Le cauchemar prit fin au moment où la foudre transperça ton corps moite.
La nuit se craquelait déjà
virait au rouge
pour m'emprisonner davantage.
Une main secoua le berceau vide.
Une négresse frappa à la porte.
Un train fantôme traversa le mur en sifflant.

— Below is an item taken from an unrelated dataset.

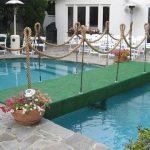 Bridge-Pool-Cover-with-Green-Astroturf-Railings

Je haletais comme un asthmatique
au fond d'un jardin de buées.
Tu t'éveillas en sursaut
transparente et nue
plus lointaine qu'une île
plus forte qu'un cyclone.
Tu te mis à rire en refaisant tes tresses.
Je n'existais plus.
La négresse insistait.
La porte finit par se fendre.
Il n'y avait personne.
La lune était pâle.
Le berceau grinçait doucement.
Qui vint alors ?
Car on entendait des pas
derrière la porte close.
J'étais au supplice.
Il neigeait.
La lune et mon rêve se confondaient encore
dans une confusion tintante.
Nous n'existions plus.
Puis je t'ai entendue sourire
dans la pénombre
où il n'y avait peut-être aussi des visages
des bleuissements de seins
des oiseaux captifs
des candélabres disloqués.
Tout était blanc.
J'ai fait ce qu'il fallait faire :
je me suis rendormi sans toi.
Tu as poursuivi ta route
traversé le cimetière
dévalé la pente
jusqu'à la saison nouvelle.
Le berceau est toujours vide.
La lune...
La négresse a un grain de beauté sur la fesse gauche.
Le jardin est à l'abandon.
Qu'es-tu devenue ?
Les mimosas et les herbes folles...
Le banc vieux.
La négresse a des seins pubescents.
Le cauchemar recommence chaque matin.